◆ **What to work on**
Write out every line of the material below word for word, without changing anything.

··· Given data

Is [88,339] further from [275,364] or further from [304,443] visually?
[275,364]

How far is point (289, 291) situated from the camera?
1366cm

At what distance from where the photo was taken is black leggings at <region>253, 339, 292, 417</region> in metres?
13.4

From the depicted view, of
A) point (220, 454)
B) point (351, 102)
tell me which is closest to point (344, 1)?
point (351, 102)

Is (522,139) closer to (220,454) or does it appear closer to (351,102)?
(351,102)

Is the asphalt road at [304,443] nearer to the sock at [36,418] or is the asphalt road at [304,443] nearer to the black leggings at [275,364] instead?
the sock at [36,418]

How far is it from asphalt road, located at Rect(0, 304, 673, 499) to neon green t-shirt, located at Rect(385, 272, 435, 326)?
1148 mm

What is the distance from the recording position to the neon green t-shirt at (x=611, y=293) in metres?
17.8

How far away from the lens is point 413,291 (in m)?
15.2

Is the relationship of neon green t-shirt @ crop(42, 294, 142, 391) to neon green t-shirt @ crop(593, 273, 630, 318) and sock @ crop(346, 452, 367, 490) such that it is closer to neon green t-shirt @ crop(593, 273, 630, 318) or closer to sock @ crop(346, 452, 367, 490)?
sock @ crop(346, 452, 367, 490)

······

◆ **Result**
Is [88,339] further from [275,364] or further from [304,443] visually?
[275,364]

How far is point (289, 291) situated from the camera?
1366cm

At what distance from where the photo was taken is black leggings at <region>253, 339, 292, 417</region> in metres?
13.4

From the depicted view, of
A) point (220, 454)
B) point (351, 102)
tell me which is closest to point (344, 1)?
point (351, 102)

Is (522,139) closer to (220,454) or does it appear closer to (351,102)?
(351,102)

Is the asphalt road at [304,443] nearer to the sock at [36,418] or is the asphalt road at [304,443] nearer to the black leggings at [275,364] instead?
the sock at [36,418]

How far is it from asphalt road, located at Rect(0, 304, 673, 499) to neon green t-shirt, located at Rect(385, 272, 435, 326)?
1148 mm

What is the distance from the recording position to the neon green t-shirt at (x=611, y=293) in metres?
17.8

How far away from the lens is point 413,291 (in m)?
15.2

Is the relationship of neon green t-shirt @ crop(42, 294, 142, 391) to neon green t-shirt @ crop(593, 273, 630, 318) and sock @ crop(346, 452, 367, 490) such that it is closer to neon green t-shirt @ crop(593, 273, 630, 318) or closer to sock @ crop(346, 452, 367, 490)?
sock @ crop(346, 452, 367, 490)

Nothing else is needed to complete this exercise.